5. Modify meshai/commands/reset.py

Clear summaries when resetting history:

async def execute(self, sender_id: str, args: list[str]) -> str:
    """Reset conversation history."""
    count = await self.responder.history.clear_history(sender_id)

    # NEW: Also clear summary
    await self.responder.history.clear_summary(sender_id)
    if hasattr(self.responder.backend, "clear_summary_cache"):
        self.responder.backend.clear_summary_cache(sender_id)

    return f"Cleared {count} messages from your history."

Configuration

Add to meshai/config.py:

@dataclass
class MemoryConfig:
    """Memory management configuration."""

    # Rolling summary settings
    window_size: int = 4  # Recent message pairs to keep
    summarize_threshold: int = 8  # Messages before re-summarizing

    # When to enable summaries
    min_messages_for_summary: int = 10  # Start summarizing after this many

Testing

# Test script
import asyncio
from meshai.backends.openai_backend import OpenAIBackend
from meshai.config import LLMConfig

async def test():
    config = LLMConfig(
        backend="openai",
        base_url="http://192.168.1.239:8000/v1",
        model="gpt-4o-mini"
    )

    backend = OpenAIBackend(config, "your-key")

    # Simulate long conversation
    messages = []
    for i in range(20):
        messages.append({"role": "user", "content": f"Question {i}"})
        messages.append({"role": "assistant", "content": f"Answer {i}"})

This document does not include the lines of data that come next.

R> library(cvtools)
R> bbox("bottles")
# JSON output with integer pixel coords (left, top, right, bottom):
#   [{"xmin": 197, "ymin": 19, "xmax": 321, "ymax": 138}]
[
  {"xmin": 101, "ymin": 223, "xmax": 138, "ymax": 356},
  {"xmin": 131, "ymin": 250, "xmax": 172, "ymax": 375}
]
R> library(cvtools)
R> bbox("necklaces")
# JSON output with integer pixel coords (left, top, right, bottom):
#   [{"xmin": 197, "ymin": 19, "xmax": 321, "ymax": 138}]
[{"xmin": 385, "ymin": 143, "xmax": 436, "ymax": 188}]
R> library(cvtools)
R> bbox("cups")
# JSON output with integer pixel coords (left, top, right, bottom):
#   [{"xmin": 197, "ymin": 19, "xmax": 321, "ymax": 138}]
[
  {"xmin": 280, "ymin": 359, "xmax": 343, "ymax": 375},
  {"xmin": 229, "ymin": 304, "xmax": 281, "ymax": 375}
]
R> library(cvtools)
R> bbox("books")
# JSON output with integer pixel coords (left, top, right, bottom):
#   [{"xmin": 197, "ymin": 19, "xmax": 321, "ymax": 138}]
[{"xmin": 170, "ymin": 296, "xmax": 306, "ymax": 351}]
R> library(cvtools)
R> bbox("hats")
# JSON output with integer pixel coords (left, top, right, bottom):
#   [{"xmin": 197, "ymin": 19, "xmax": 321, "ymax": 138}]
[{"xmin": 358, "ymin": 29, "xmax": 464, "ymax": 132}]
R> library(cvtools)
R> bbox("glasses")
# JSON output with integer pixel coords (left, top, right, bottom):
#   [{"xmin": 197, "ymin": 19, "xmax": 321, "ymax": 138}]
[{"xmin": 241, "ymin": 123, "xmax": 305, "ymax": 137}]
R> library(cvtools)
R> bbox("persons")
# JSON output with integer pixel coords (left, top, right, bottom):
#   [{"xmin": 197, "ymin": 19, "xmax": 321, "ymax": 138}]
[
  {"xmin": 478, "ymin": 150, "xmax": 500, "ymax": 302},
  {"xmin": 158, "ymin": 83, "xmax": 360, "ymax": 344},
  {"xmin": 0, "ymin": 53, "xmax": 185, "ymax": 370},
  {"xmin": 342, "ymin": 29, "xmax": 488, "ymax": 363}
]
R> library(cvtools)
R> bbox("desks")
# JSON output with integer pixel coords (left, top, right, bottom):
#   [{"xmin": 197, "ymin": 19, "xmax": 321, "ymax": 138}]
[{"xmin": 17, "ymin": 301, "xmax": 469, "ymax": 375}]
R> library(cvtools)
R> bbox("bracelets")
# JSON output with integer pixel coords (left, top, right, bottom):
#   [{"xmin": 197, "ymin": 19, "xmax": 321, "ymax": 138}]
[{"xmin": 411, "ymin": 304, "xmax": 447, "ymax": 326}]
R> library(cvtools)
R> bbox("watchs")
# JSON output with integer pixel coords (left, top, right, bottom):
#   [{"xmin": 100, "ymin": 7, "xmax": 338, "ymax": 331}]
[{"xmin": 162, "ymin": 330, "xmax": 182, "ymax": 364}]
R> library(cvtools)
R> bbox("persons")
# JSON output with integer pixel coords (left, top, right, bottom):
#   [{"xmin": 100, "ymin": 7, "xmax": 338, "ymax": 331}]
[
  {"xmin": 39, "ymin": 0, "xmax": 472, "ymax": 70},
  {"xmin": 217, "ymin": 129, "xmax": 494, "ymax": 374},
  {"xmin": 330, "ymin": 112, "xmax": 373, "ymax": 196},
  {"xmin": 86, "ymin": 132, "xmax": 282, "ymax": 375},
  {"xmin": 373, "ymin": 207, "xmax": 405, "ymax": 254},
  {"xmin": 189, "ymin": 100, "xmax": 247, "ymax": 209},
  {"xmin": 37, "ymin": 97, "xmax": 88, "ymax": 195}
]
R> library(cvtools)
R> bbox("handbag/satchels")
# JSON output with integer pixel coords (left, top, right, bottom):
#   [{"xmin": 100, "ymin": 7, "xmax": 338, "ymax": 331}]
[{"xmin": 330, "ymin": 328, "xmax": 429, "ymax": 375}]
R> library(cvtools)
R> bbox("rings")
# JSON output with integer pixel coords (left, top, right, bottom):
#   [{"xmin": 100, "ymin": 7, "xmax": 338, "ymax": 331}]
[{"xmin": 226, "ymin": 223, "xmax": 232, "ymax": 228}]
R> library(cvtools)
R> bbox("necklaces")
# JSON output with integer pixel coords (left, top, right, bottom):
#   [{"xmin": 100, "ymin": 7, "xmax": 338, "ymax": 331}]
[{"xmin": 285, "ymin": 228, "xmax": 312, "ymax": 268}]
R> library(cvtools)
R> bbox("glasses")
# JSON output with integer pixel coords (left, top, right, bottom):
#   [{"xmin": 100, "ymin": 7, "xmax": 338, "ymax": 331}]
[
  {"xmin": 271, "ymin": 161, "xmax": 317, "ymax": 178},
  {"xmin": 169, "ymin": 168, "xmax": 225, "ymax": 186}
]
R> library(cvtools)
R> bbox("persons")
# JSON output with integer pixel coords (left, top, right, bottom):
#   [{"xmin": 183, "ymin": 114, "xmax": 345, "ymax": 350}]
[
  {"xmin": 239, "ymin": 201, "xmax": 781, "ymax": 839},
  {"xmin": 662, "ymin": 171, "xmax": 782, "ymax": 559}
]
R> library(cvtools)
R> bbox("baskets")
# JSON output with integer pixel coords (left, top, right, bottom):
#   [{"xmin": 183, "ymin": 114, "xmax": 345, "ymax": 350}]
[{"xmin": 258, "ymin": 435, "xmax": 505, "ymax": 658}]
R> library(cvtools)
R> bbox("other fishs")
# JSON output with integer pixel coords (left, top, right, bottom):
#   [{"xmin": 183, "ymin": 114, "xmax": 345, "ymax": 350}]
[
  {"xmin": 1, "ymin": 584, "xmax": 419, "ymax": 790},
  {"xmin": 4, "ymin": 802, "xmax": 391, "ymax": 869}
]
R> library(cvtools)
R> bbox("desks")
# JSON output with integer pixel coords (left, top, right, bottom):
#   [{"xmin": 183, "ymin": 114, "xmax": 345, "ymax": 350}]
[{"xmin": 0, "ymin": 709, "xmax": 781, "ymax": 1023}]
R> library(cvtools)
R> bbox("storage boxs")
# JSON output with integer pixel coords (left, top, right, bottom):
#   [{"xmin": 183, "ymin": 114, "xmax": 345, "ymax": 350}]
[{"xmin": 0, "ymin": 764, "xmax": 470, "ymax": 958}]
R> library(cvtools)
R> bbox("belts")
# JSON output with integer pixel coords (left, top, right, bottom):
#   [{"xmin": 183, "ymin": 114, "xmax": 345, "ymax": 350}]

    # Generate - should use summary
    response = await backend.generate(
        messages=messages,
        system_prompt="You are helpful.",
        user_id="!test123",
        max_tokens=100
    )

    print(f"Response: {response}")
    print(f"Sent {len(messages)} messages, but only ~10 used in context")

asyncio.run(test())

Expected Results

Token Usage Comparison

Before (full history):

User message 1-20: ~2000 tokens
System prompt: ~50 tokens
Total: ~2050 tokens per request

After (with summary):

System prompt: ~50 tokens
Summary: ~100 tokens
Recent 8 messages: ~400 tokens
Total: ~550 tokens per request

Savings: ~73% token reduction

Performance Impact

  • Summary generation: ~1-2s every 8-10 messages (amortized)
  • Regular requests: No added latency
  • Storage: ~100 bytes per summary in SQLite

Tuning Parameters

window_size

  • Smaller (2-3): More aggressive summarization, max token savings
  • Larger (5-6): More context, less summarization
  • Recommended: 4 (last 4 exchanges = 8 messages)

summarize_threshold

  • Smaller (4-6): Frequent re-summarization, more current
  • Larger (10-12): Less summarization overhead
  • Recommended: 8 (re-summarize after 8 new messages)

For MeshAI specifically:

  • Messages are tiny (150 chars max)
  • window_size=4 gives ~600 chars of recent context
  • summarize_threshold=8 balances overhead vs accuracy

Migration Path

  1. Phase 1: Add code, test with new users
  2. Phase 2: Run in parallel (old + new backend)
  3. Phase 3: Migrate existing users (generate summaries for existing history)
  4. Phase 4: Remove old full-history code path

No data loss - summaries stored in DB, can regenerate anytime.


Maintenance

Monitor summary quality:

-- Check summaries
SELECT user_id, summary, message_count, updated_at
FROM conversation_summaries
ORDER BY updated_at DESC;

Regenerate summary:

# Clear cache + DB, will regenerate on next request
await history.clear_summary(user_id)
backend.clear_summary_cache(user_id)

Adjust if summaries too short/long:

  • Modify prompt in _summarize()
  • Adjust max_tokens=150 for summaries
  • Change temperature (lower = more consistent)

Future Enhancements

  1. Hybrid approach: Summary + semantic search for very long histories
  2. User preferences: Store separate from summary (e.g., "likes weather in metric")
  3. Multi-level summaries: Summarize summaries for years-long conversations
  4. Summary quality scoring: Validate summaries maintain key information

But start simple - this gets 80% of the benefit with 20% of the complexity.